■ To-do list ■
• a. Answer these questions from the program note, one line each, marking the answers (i), (ii), (iii):
(i) Who conducted the Los Angeles Philharmonic's first performance of the piece?
(ii) How many horns does the orchestration call for?
(iii) Whose death prompted Strauss to return to an unfinished work?
• b. Pick up the program note on the Strauss tone poem and carry it on from its last sentence.

■ Passage shown ■
◆ ◆ ◆

Composed: 1911; 1915

Length: c. 47 minutes

Orchestration: 4 flutes (3rd and 4th = piccolos), 3 oboes (3rd = English horn), heckelphone, E-flat clarinet, 3 B-flat clarinets (3rd = bass clarinet and contrabass clarinet), 4 bassoons (4th = contrabassoon), 16 horns, 4 trumpets, 4 trombones, 2 tubas, 2 sets of timpani, percussion (bass drum, cowbell, glockenspiel, snare drum, tam-tam, thunder machine, triangle, wind machine), 2 harps, celesta, organ, and strings

First Los Angeles Philharmonic performance: December 3, 1931, Artur Rodzinski conducting

About this Piece

A tone poem is an orchestral composition that aims to represent a story or scenic depiction. Richard Strauss displayed a unique mastery of this genre, acquiring international acclaim during the late 1880s with works like Don Juan and Also sprach Zarathustra. By the early 1900s he had shifted his focus primarily towards operatic composition, but in the wake of Gustav Mahler’s death in 1911, Strauss chose to revisit a work that had previously gone unfinished.

◆ ◆ ◆

■ Dataset content ■

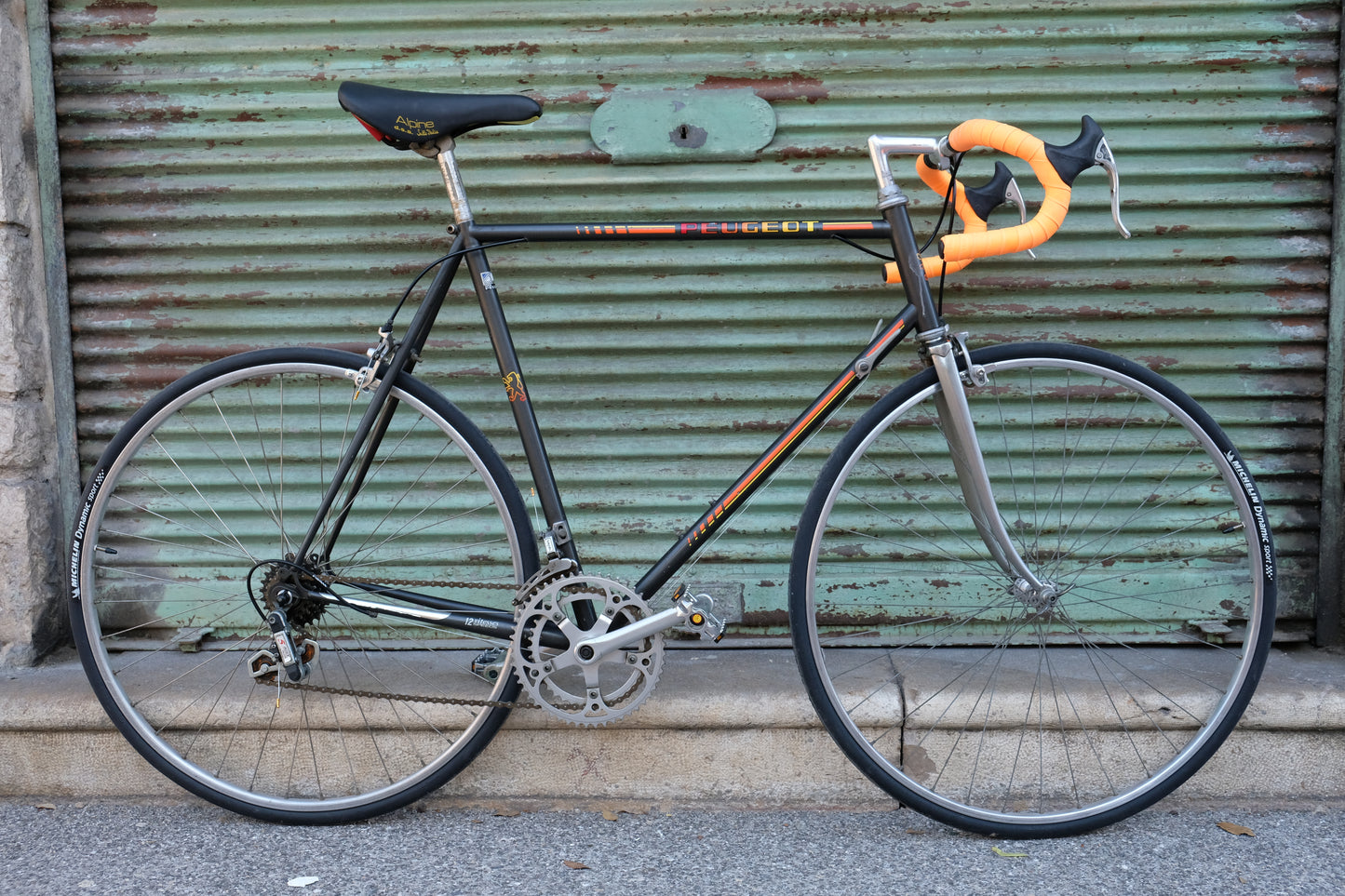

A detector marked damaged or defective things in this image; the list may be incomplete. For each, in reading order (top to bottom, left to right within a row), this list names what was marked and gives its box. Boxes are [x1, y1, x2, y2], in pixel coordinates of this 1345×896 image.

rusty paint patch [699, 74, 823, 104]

◆ ◆ ◆

■ Answers for this exercise ■
• a.
(i) Artur Rodzinski
(ii) 16
(iii) Gustav Mahler's

• b.
It is very likely that Strauss first conceived the idea for An Alpine Symphony after taking part in an expedition that set out to reach the summit of Heimgarten (a mountain near Ohlstadt in the Bavarian Prealps of southern Germany). He was 15 at the time and described the experience in a letter to his colleague Ludwig Thuille. He wrote of a great storm that the party encountered, how trees were being uprooted and rocks thrown into their face. He also told Thuille that after returning home he had described the entire ordeal on the piano. Unfortunately, these sketches have not survived and so it is unknown if this was in fact the basis for the work that followed almost 40 years later.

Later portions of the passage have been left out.